* **What is expected**:
Put every line of the entries below into a numbered list, leaving out the blank lines.

## BEGIN

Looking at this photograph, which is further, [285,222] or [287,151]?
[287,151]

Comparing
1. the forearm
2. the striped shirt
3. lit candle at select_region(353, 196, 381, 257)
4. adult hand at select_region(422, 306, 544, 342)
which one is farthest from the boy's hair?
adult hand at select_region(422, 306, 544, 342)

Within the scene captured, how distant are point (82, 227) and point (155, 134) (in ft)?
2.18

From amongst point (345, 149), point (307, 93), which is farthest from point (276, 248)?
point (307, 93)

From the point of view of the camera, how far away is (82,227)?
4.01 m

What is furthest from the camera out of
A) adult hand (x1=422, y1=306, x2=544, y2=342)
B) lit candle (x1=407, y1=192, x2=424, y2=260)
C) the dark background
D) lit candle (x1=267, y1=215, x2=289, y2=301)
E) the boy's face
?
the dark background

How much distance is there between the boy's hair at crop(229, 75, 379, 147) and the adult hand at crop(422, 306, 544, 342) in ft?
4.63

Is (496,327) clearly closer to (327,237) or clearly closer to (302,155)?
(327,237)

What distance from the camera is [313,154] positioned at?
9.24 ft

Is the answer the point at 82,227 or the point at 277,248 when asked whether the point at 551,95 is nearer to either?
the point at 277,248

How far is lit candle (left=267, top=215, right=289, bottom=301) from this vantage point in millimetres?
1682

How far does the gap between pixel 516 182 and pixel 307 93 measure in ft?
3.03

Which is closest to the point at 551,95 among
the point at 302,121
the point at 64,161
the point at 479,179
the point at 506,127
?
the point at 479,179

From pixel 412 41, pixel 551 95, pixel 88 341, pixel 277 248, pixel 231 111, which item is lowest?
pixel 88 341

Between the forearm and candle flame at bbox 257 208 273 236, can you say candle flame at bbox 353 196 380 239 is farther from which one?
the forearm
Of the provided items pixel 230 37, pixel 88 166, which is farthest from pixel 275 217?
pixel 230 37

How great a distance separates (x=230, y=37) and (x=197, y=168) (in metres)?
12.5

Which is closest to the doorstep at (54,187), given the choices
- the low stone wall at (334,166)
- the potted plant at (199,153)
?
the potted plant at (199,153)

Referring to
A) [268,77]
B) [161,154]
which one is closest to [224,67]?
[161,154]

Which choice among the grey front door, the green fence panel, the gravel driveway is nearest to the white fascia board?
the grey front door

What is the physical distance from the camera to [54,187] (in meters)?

## END

* **Written answer**:
1. Looking at this photograph, which is further, [285,222] or [287,151]?
2. [287,151]
3. Comparing
4. 1. the forearm
5. 2. the striped shirt
6. 3. lit candle at select_region(353, 196, 381, 257)
7. 4. adult hand at select_region(422, 306, 544, 342)
8. which one is farthest from the boy's hair?
9. adult hand at select_region(422, 306, 544, 342)
10. Within the scene captured, how distant are point (82, 227) and point (155, 134) (in ft)?
11. 2.18
12. From amongst point (345, 149), point (307, 93), which is farthest from point (276, 248)?
13. point (307, 93)
14. From the point of view of the camera, how far away is (82,227)?
15. 4.01 m
16. What is furthest from the camera out of
17. A) adult hand (x1=422, y1=306, x2=544, y2=342)
18. B) lit candle (x1=407, y1=192, x2=424, y2=260)
19. C) the dark background
20. D) lit candle (x1=267, y1=215, x2=289, y2=301)
21. E) the boy's face
22. ?
23. the dark background
24. How much distance is there between the boy's hair at crop(229, 75, 379, 147) and the adult hand at crop(422, 306, 544, 342) in ft?
25. 4.63
26. Is (496,327) clearly closer to (327,237) or clearly closer to (302,155)?
27. (327,237)
28. What distance from the camera is [313,154] positioned at?
29. 9.24 ft
30. Is the answer the point at 82,227 or the point at 277,248 when asked whether the point at 551,95 is nearer to either?
31. the point at 277,248
32. How far is lit candle (left=267, top=215, right=289, bottom=301) from this vantage point in millimetres?
33. 1682
34. How far does the gap between pixel 516 182 and pixel 307 93 measure in ft?
35. 3.03
36. Which is closest to the point at 551,95 among
37. the point at 302,121
38. the point at 64,161
39. the point at 479,179
40. the point at 506,127
41. ?
42. the point at 479,179
43. From pixel 412 41, pixel 551 95, pixel 88 341, pixel 277 248, pixel 231 111, which item is lowest?
44. pixel 88 341
45. Between the forearm and candle flame at bbox 257 208 273 236, can you say candle flame at bbox 353 196 380 239 is farther from which one?
46. the forearm
47. Of the provided items pixel 230 37, pixel 88 166, which is farthest from pixel 275 217?
48. pixel 230 37
49. How great a distance separates (x=230, y=37) and (x=197, y=168) (in metres)?
50. 12.5
51. Which is closest to the doorstep at (54,187), given the choices
52. - the low stone wall at (334,166)
53. - the potted plant at (199,153)
54. ?
55. the potted plant at (199,153)
56. Referring to
57. A) [268,77]
58. B) [161,154]
59. which one is closest to [224,67]?
60. [161,154]
61. Which choice among the grey front door, the green fence panel, the gravel driveway is nearest to the white fascia board?
62. the grey front door
63. What is the physical distance from the camera to [54,187] (in meters)?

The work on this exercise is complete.